• What the task requires:
Restate, word for word and with nothing added, the lines from the one containing "order: Carnivora" through the last line of the material below.

-- -- --

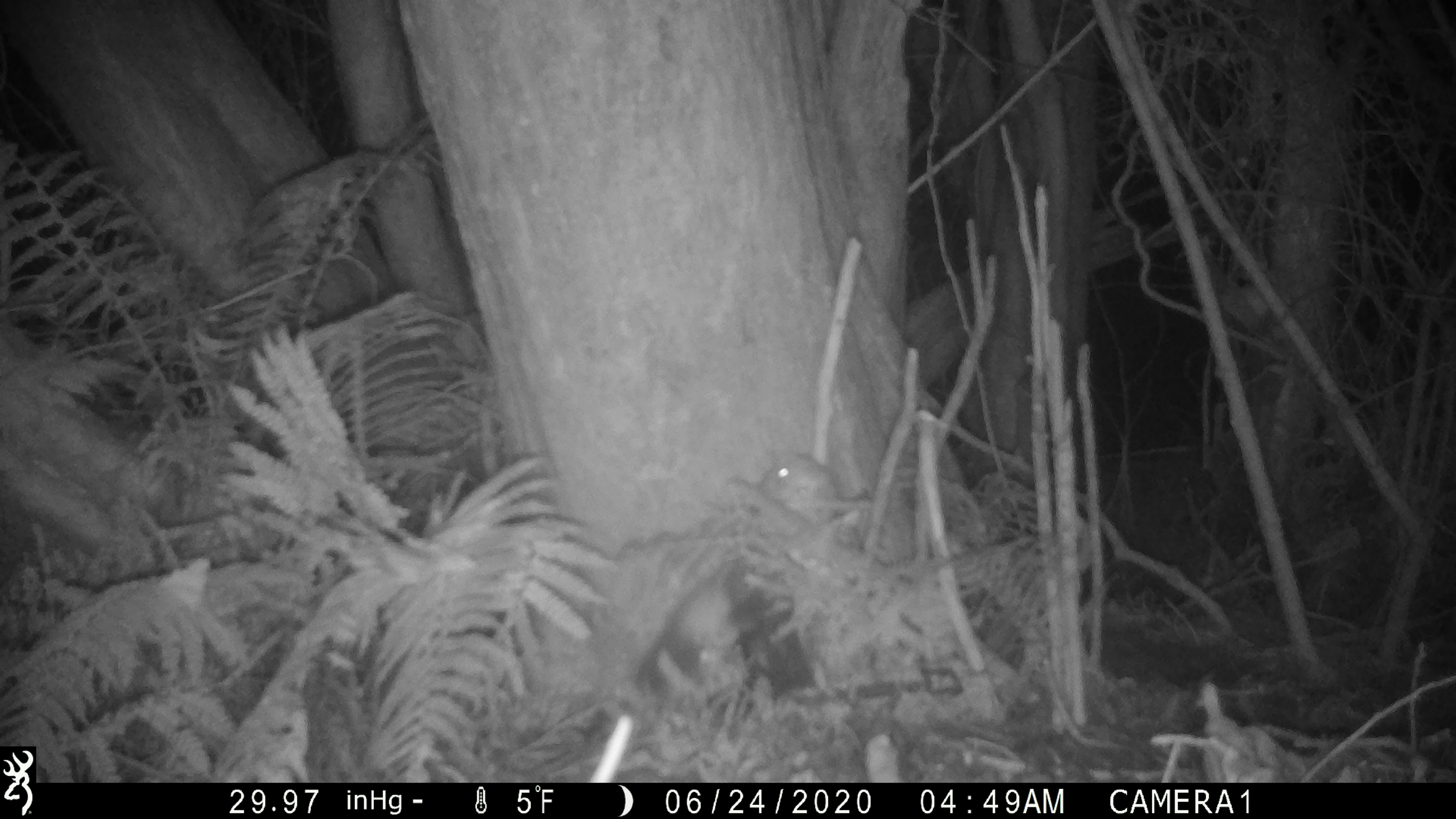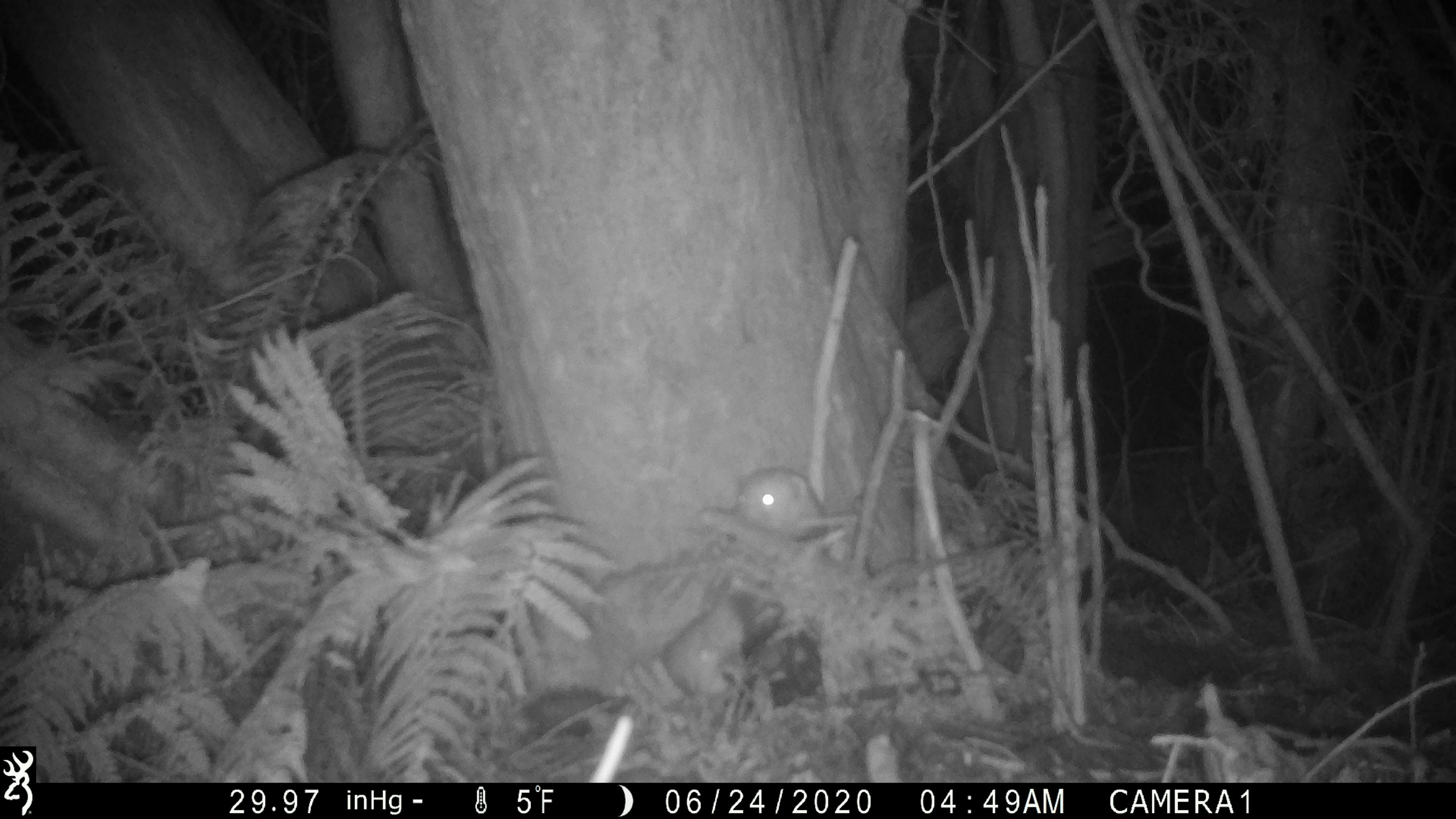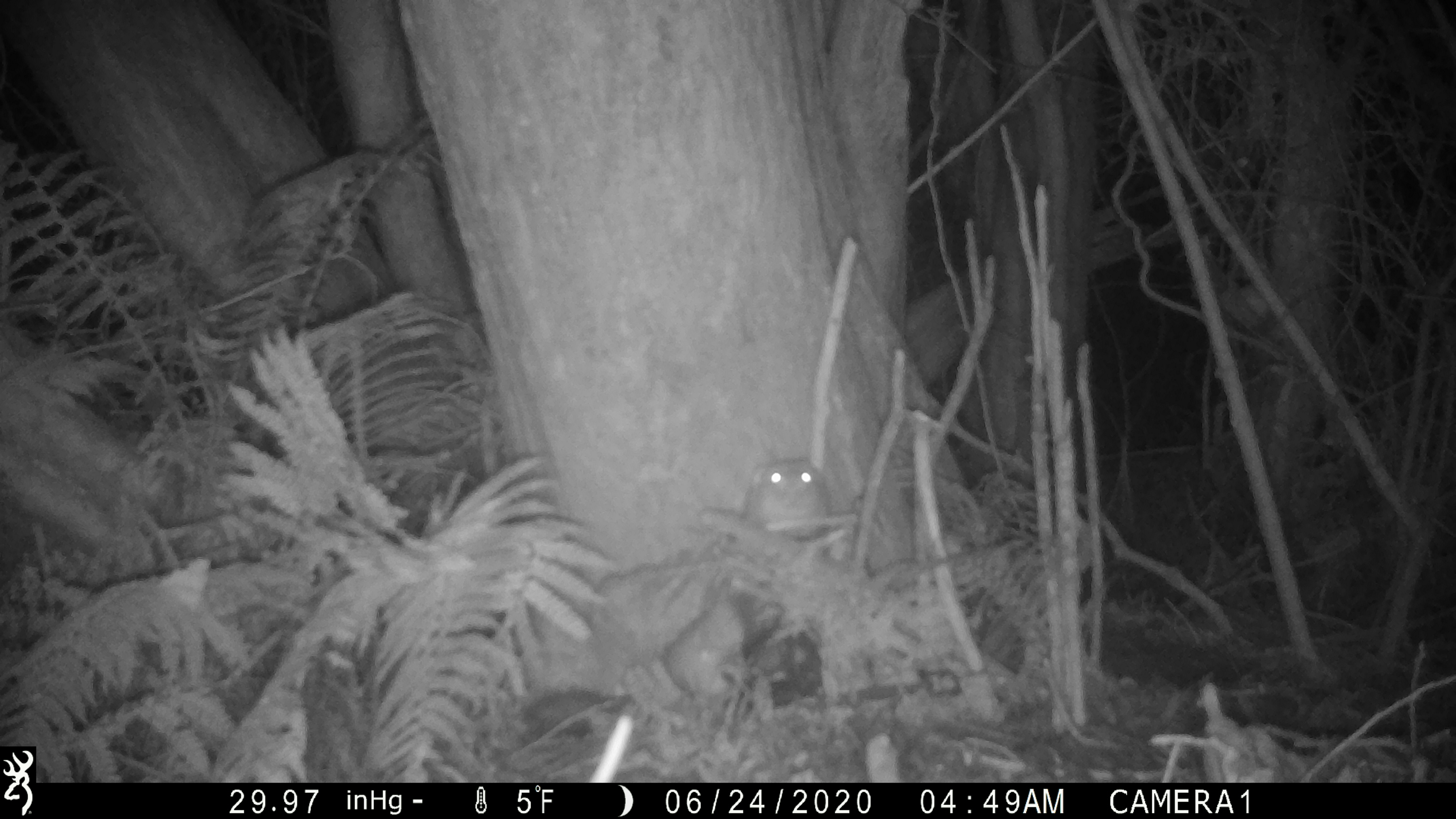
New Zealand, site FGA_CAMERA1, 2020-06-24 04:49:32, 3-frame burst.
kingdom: Animalia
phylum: Chordata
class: Mammalia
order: Carnivora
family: Mustelidae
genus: Mustela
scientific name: Mustela furo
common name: ferret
Ferret (Mustela furo).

-- -- --

• Task output:
order: Carnivora
family: Mustelidae
genus: Mustela
scientific name: Mustela furo
common name: ferret
Ferret (Mustela furo).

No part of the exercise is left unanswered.